Myanmar’s National Unity Government Recognizes Stablecoin Tether as Official Currency
The National Unity Government in Myanmar, an unofficial government, led by those faithful to Aung San Suu Kyi—the former state counselor of the country, has adopted stablecoin Tether as a legal currency.
According to the NUG, Tether (USDT) will be domestic use to make it easy and speed up the current trade, services and payment systems. The military currently controls the country after declaring a one-year state emergency in February this year. The NUG currently has no power in Myanmar and doesn’t control any territory.
The adoption of Tether by NUG is seen as a huge statement from the party. Earlier this year, the Central Bank of Myanmar issued a decree which said all digital currencies were illegal. The NUG is now using the USDT stablecoin to fund its operations as it works its way towards regaining power from the military.

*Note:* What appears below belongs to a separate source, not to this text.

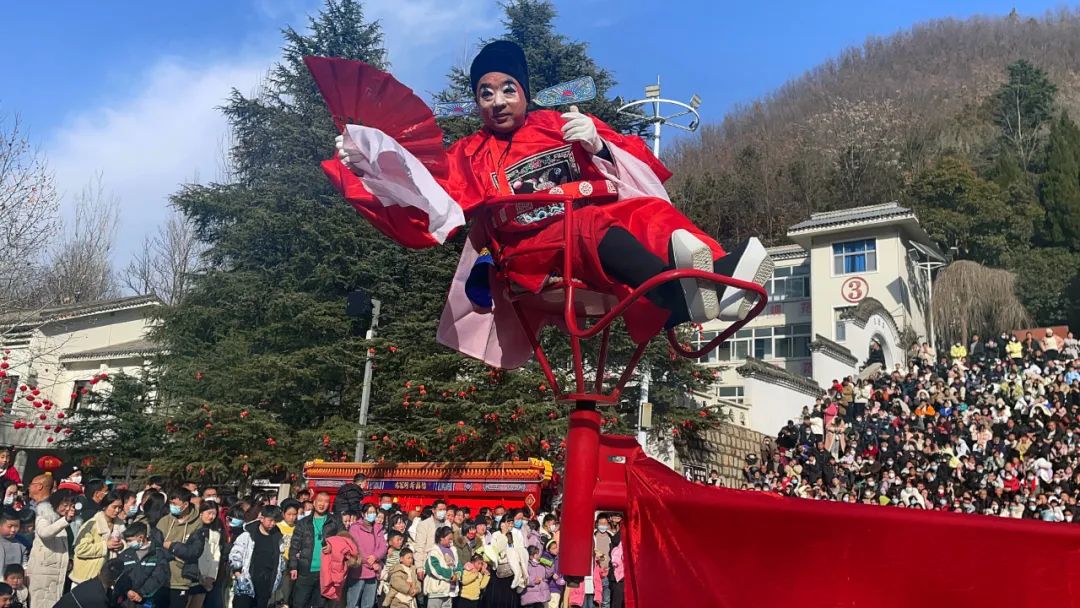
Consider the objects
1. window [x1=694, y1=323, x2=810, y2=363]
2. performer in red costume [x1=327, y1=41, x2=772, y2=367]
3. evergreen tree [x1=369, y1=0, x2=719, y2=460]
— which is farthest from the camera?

Another Asian Country Seeks to Regulate Stablecoins
While the NUG government in Myanmar has adopted USDT as an official currency, Japan, another Asian country, wants to regulate stablecoins. Recent reports revealed that the Japanese Financial Services Agency (FSA) is currently working on a legislative proposal that would make banks the only entities to legally issue stablecoins in the country.
The FSA intends to duce the financial risks of fiat-backed stablecoins in Japan. According to the reports, the FSA will also ensure that the banks must back the stablecoins with reserve assets. The cryptocurrency space continues to bring varying regulatory proposals in different countries. This is because the understanding of cryptocurrencies continues to differ amongst various regulators.